That's Not Going to Cut It, Francis

The Pope says that our response to the current scandals in the Church should be "silence and prayer."

9 comments:

james said...

Silence doesn't seem to be quite the proper response to wolves pretending to be shepherds.

Prayer certainly--for some saints and maybe a brand-new lay teaching ministry.

As Chrysostom apparently didn't say, "Hell is paved with the skulls of bishops."

It isn't a new observation--I recently read the Chronicles of Matthew Paris. That isn't happy reading.

E Hines said...

The Pope's school of accountability seems to be one of "La, la, la; I can't hear you."

Eric Hines

Unknown said...

When truly serious (perhaps even criminal) issues arise with a pope, what is the expected or recommended action from good Catholics? I ask sincerely as a curious Protestant. Do you start rattling chains locally and hope it continues on up, turn to the press, go straight to the Vatican, is there a process?

Dad29 said...

There is no way to un-seat a Pope under Canon Law. He may resign, of course.

He's also a sovereign--akin to Trump--so the only civil-criminal charges he could be tried for would be arising in the Vatican itself.

Not likely.

Grim said...

Trump isn’t a sovereign. The American people are sovereign in that sense. The Pope really is one.

The traditional remedies for bad sovereigns are revolution and secession.
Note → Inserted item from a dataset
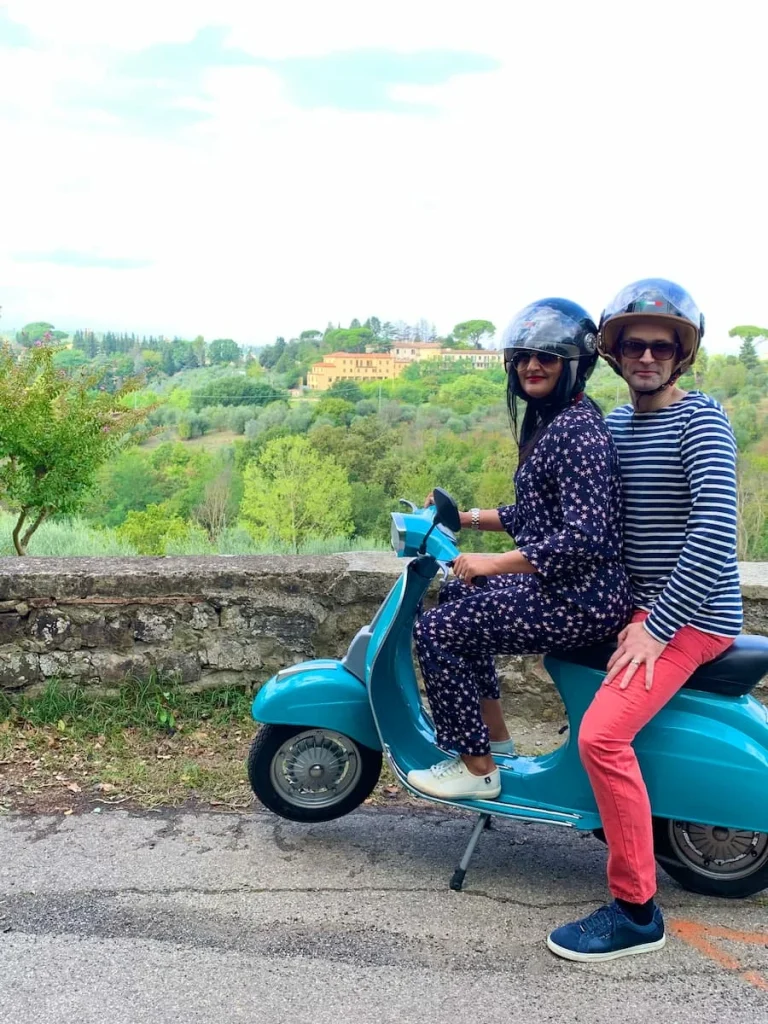 Vespa tour from Florence: bejal & Dr C on Vespa with Chianti backdrop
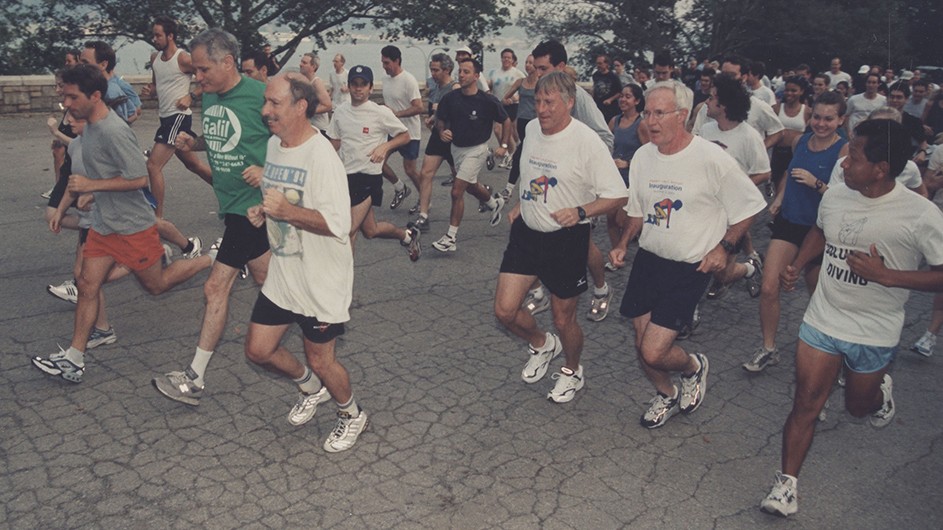 President Bollinger and students at the starting line of the 2002 Fun Run.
One of those options is available to every Catholic individually. As you were pointing out recently, what happens to Church finances if this nonresponse drives away lots of people? If you can’t trust the priest around your kids, how many families will be in church very often?

Dad29 said...

You're right about Trump/Pope/sovereign. THANKS!

Keeping boys away from priests isn't hard to do, and a more generous amount of parents present on "field trips" is probably all one needs.
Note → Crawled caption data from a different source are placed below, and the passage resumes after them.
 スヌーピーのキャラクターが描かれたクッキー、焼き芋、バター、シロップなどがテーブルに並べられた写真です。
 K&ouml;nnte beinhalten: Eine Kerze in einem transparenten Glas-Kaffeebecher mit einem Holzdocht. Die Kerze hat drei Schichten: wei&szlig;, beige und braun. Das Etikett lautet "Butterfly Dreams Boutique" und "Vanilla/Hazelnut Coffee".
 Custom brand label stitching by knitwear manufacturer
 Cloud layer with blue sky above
There are some who will leave the Church, using this as an excuse, just as there are many who left over divorce, claiming that 'the Church wants too much money.' Etc., etc., etc.

Personally, I'm not a member because of a Pope, or a Bishop, or a priest. I'm a member because I prefer salvation to the alternative and because the Church offers that, along with a metric ton of cohesive teachings and thought on the matter.

Anonymous said...

The Pope should indeed insist on silence and prayer and separation -- from all priests who have been sinfully homosexually active. Priests, bishops, cardinals -- those who have been sinning should be sent, by the Pope, to be silent and prayerful in monasteries and seminars away from the normal faithful.
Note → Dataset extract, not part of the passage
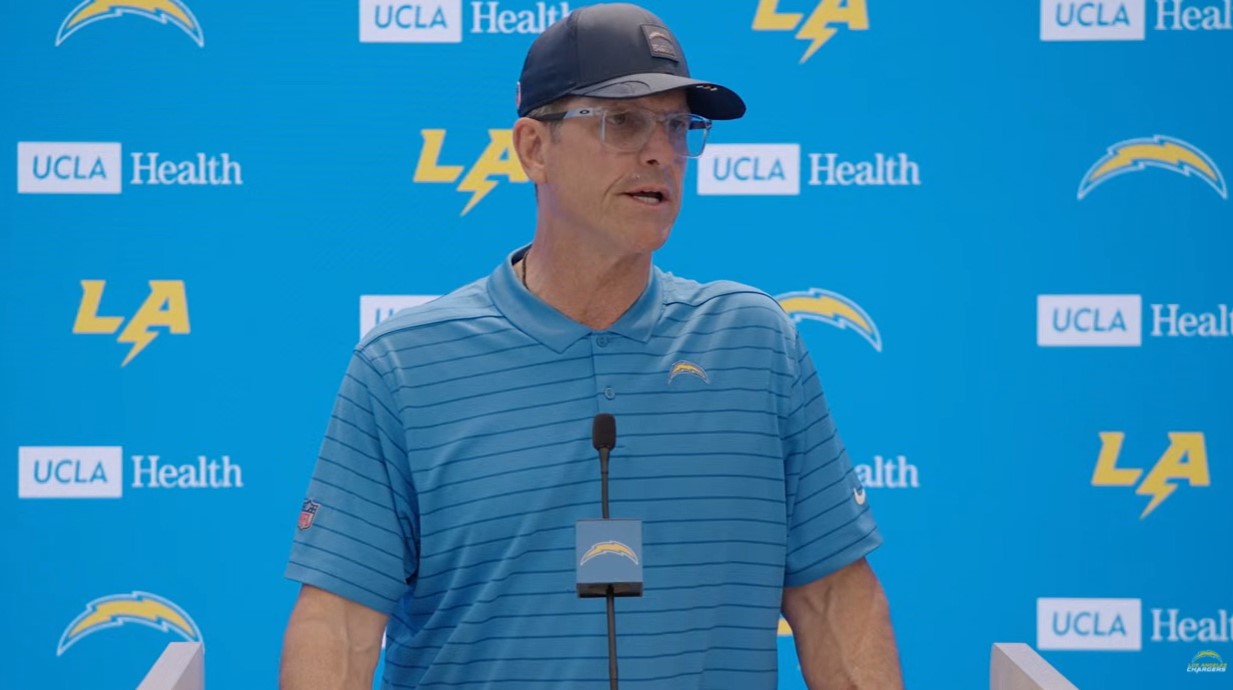 Former Michigan coach Jim Harbaugh reacts to Sherrone Moore firing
Those unable/ unwilling to refrain from sinful sexual activity should leave, or be excommunicated.

The Pope doesn't want to do the dirty work of cleaning up the legal but immoral homosexual actions of adult priests, and the lies, coverups, mutual back-rubbing going on in the Vatican's "gay Mafia" which has long had too much power.

Texan99 said...

I think I'm with Dad29 on this, to the extent a Protestant has a view at all. No church that I'm aware of has ever been free from scandal about sin in general or even sex in particular. What's special about the current scandal, to my mind, is the abuse of children. Parents shouldn't have any difficulty keeping their kids from getting trapped in private with a priest. If you're willing to reject a church because it's staffed by sinful human beings, you can't have a church.

That's not to say that I wouldn't like to see huge numbers of Catholic clergy and laity rising up in protest of the omerta program. At the very least, the laity have the right to withhold financial support--they can always give directly to charities they trust. The clergy should be going right to the wall with truth-telling and refusal to be enablers. Loyalty to a church doesn't absolve anyone of those obligations, a view supported by our highest authority during His life. The trick is to distinguish between disobedience in service of personal preference or convenience, on the other hand, and disobedience in service of conscience, on the other.

Ymarsakar said...

Another way of telling their 1 billion human slaves to "Obey Authority".